In our reality, Ted Nelson served as a muse rather than the Internet’s architect. Legend has it that he conceived of Xanadu as an antidote (or amplifier) for his attention deficit disorder. He dreamed of a word processor that allowed users to surf through and freely explore associations, related material, and alternate contexts of any given piece of information. In 1975 he self-published Computer Lib/Dream Machines, a sprawling tabloid-sized double book with two front covers, on one side Computer Lib, and on the other Dream Machines. On the cover of Computer Lib, Nelson proclaims “You can and must understand computers NOW,” a call to arms for the then-coming personal computer revolution.

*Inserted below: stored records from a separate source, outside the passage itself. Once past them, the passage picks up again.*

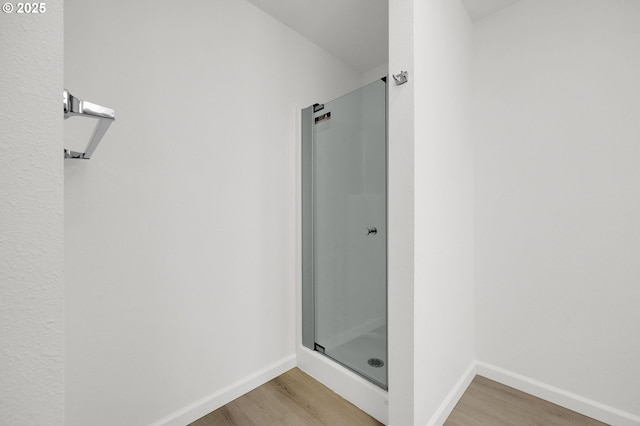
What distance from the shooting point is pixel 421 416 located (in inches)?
51.8

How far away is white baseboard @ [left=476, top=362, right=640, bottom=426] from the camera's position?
1461mm

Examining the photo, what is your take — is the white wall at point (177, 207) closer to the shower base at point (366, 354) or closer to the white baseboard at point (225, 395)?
the white baseboard at point (225, 395)

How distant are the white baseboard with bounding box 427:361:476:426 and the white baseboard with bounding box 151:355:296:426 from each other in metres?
0.98

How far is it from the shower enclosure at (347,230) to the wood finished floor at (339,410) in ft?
0.78

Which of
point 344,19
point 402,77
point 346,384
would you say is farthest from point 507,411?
point 344,19

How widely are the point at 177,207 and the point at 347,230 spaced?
40.9 inches

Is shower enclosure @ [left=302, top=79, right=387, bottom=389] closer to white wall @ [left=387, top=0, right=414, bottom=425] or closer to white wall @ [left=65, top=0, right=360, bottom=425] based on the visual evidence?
white wall @ [left=65, top=0, right=360, bottom=425]

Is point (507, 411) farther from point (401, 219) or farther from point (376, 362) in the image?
point (401, 219)

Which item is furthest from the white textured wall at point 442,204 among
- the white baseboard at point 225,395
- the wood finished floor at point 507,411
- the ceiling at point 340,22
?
the white baseboard at point 225,395

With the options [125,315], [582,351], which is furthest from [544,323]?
[125,315]

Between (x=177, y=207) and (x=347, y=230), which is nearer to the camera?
(x=177, y=207)

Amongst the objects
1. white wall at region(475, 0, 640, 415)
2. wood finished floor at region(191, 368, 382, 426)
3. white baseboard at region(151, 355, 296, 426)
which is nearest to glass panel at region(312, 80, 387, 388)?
wood finished floor at region(191, 368, 382, 426)

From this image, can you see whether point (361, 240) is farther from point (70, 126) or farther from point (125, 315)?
point (70, 126)

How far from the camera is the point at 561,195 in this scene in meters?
1.67
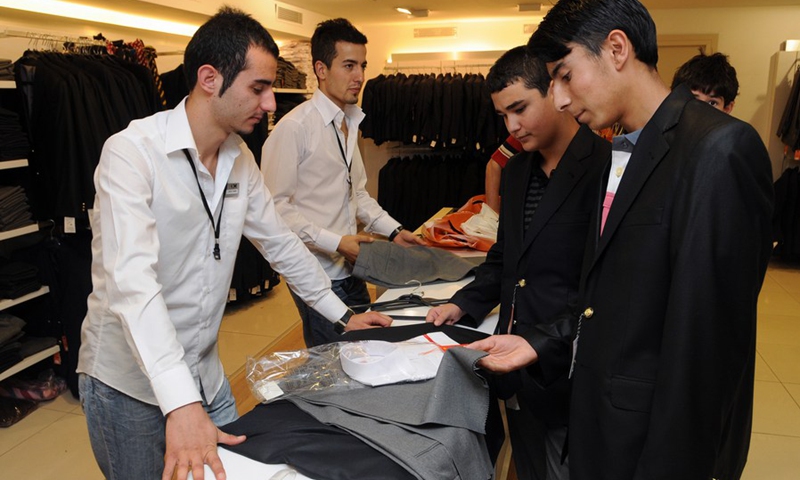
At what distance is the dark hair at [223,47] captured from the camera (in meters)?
1.44

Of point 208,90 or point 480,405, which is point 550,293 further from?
point 208,90

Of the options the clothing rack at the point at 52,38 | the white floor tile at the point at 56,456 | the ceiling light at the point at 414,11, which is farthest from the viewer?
the ceiling light at the point at 414,11

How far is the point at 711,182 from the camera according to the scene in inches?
36.3

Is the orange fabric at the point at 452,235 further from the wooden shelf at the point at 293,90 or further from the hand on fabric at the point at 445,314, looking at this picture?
the wooden shelf at the point at 293,90

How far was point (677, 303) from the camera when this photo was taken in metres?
0.96

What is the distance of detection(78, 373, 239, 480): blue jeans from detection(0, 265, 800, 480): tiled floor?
161cm

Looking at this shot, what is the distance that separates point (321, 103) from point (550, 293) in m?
1.40

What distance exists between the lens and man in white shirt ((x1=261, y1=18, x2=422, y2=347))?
2.43 meters

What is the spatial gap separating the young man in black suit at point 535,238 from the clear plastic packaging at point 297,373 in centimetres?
45

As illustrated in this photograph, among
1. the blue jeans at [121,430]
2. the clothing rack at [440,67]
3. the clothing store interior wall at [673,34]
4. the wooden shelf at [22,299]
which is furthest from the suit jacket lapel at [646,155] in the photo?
the clothing rack at [440,67]

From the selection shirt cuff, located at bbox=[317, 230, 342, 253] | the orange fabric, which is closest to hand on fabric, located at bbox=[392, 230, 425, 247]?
the orange fabric

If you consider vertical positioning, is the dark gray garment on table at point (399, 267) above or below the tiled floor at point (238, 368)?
above

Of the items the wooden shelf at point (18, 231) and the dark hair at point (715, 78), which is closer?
the dark hair at point (715, 78)

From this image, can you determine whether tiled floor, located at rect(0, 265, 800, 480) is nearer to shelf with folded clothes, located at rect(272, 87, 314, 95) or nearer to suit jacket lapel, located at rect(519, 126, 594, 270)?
suit jacket lapel, located at rect(519, 126, 594, 270)
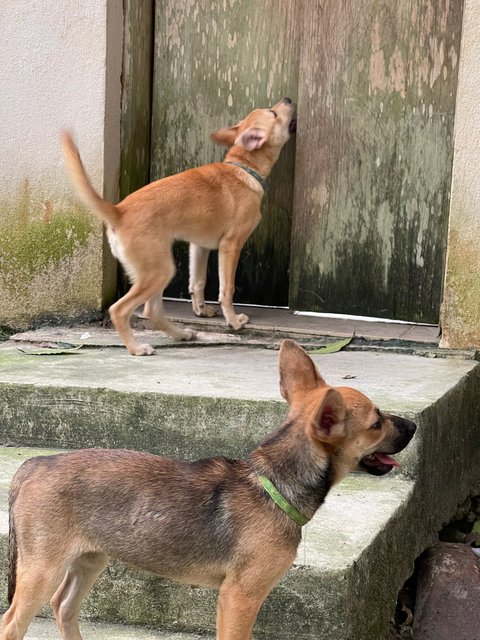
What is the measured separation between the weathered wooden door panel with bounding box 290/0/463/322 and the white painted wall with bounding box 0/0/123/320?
128 centimetres

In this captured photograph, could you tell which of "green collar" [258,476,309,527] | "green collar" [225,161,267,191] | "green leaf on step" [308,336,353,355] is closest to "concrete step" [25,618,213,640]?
"green collar" [258,476,309,527]

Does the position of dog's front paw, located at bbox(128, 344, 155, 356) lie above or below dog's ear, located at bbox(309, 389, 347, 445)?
below

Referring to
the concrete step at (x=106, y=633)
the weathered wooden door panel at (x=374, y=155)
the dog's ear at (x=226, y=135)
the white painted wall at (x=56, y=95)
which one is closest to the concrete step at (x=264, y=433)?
the concrete step at (x=106, y=633)

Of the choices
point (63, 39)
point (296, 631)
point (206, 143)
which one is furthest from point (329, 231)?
point (296, 631)

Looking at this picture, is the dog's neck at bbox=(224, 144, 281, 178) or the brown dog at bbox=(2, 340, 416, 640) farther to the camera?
the dog's neck at bbox=(224, 144, 281, 178)

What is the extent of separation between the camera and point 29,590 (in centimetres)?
334

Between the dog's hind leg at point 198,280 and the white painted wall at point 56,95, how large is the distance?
56 centimetres

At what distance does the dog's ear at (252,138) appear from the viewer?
6656 mm

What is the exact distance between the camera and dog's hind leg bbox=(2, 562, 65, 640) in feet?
10.9

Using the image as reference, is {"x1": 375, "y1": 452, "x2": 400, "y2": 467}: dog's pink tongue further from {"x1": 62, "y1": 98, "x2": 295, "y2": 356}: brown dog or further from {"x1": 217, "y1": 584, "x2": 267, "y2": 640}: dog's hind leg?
{"x1": 62, "y1": 98, "x2": 295, "y2": 356}: brown dog

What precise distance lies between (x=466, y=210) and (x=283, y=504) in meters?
3.06

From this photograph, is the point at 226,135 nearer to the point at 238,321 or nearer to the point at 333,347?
the point at 238,321

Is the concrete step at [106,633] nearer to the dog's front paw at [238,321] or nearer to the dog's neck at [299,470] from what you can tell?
the dog's neck at [299,470]

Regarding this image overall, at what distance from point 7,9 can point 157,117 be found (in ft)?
4.00
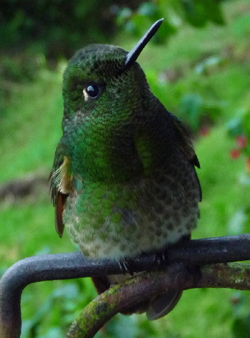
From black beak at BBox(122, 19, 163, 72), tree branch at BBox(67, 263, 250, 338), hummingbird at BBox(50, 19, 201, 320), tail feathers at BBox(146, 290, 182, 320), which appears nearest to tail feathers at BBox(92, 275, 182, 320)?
tail feathers at BBox(146, 290, 182, 320)

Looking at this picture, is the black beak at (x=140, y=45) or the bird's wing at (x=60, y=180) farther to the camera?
the bird's wing at (x=60, y=180)

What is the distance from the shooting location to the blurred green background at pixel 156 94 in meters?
1.88

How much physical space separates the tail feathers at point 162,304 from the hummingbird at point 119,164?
0.25 metres

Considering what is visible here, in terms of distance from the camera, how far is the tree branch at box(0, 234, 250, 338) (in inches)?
44.4

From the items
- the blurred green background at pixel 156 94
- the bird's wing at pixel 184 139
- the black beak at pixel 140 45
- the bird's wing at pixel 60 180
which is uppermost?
the black beak at pixel 140 45

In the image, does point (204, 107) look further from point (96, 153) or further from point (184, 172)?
point (96, 153)

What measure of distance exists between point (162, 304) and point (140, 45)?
3.12 ft

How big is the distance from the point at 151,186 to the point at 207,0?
2.80 feet

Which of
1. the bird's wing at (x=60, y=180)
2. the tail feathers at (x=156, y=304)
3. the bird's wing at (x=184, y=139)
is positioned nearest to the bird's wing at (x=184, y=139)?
the bird's wing at (x=184, y=139)

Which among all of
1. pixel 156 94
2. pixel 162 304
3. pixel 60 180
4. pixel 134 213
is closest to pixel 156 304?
pixel 162 304

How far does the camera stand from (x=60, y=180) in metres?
1.54

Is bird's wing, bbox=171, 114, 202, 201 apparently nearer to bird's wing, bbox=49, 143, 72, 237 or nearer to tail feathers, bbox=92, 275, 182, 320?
bird's wing, bbox=49, 143, 72, 237

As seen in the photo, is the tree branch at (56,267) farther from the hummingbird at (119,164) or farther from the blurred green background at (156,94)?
the blurred green background at (156,94)

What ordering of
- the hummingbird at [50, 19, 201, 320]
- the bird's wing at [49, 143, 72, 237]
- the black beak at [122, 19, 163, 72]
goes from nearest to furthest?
1. the black beak at [122, 19, 163, 72]
2. the hummingbird at [50, 19, 201, 320]
3. the bird's wing at [49, 143, 72, 237]
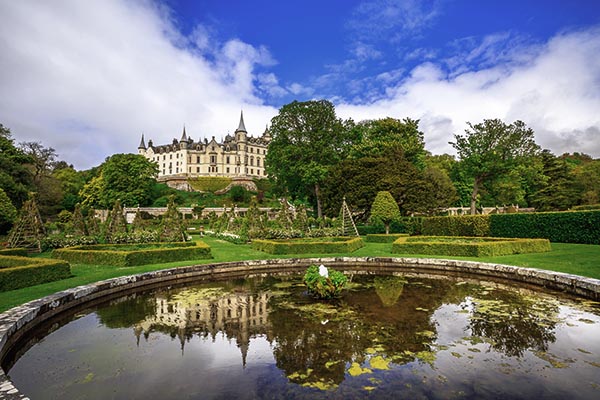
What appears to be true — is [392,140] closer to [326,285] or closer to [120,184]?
[326,285]

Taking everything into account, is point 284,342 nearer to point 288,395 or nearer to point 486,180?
point 288,395

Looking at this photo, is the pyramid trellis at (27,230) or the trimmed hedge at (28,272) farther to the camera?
the pyramid trellis at (27,230)

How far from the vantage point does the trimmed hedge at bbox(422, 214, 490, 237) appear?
2261 cm

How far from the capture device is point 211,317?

In Dream Machines, Nelson made his most lasting of contributions. With bravado not seen in the world of computing since Ada Lovelace, he outlined the most beautiful and utopic possibilities for the personal computer, namely a system to explore both the depths and potentialities of all human knowledge. Nelson dreamed of freeing the mind from existing (static) mediums, and of providing a substrate and vehicle that would allow humans to soar to new heights, birth new thought, and collaborate on elaborate constructions of ideas.
The Web—as we know it—ended up in a slightly different place than what Ted Nelson imagined in Dream Machines, the key point of contention being the nature of links (“link” is short for hyperlink, a term Nelson coined). Nelson conceived of links as interconnections, two-way associations that link a piece of text directly to the document it references and vice-versa—imagine a citation that is also a portal to the original document. The version of hyperlinks that we know and understand are one way, meaning Document A links outward to a Document B and Document B is under no obligation to link back to Document A. This alternate definition of what a hyperlink should be dramatically altered the course of the Internet, sacrificing structure for flexibility and enabling the web to grow at a greater speed than it could have otherwise.
Nonetheless, Dream Machines and Computer Lib mark a turning point in the dialogue around information systems. Nelson was able to articulate the potential of personal computers and the power they give each user to not only access, store, and disseminate all of the world’s collective knowledge, but to be active participants in the creation of new ideas.
I used Are.na—a collaboration tool and knowledge system that I helped to build—to aid in the construction of this blog post. Structurally, Are.na consists of two units: blocks and channels. Blocks are units of information (a piece of text, an image, a URL, a file, etc.) and channels are containers for blocks. Channels can contain any number of blocks and blocks can exist in any number of channels. Thus, pieces of information can be arranged in an infinite variety of contexts—their respective meanings shifting as the proximate information shifts. The intention behind Are.na, similar to what Ted Nelson imagined for Xanadu, is that a user is not just passively consuming information, but also continually recontextualizing information into new ideas.
Are.na is a platform for building ideas, and is run by Charles Broskoski, Daniel Pianetti and Chris Sherron.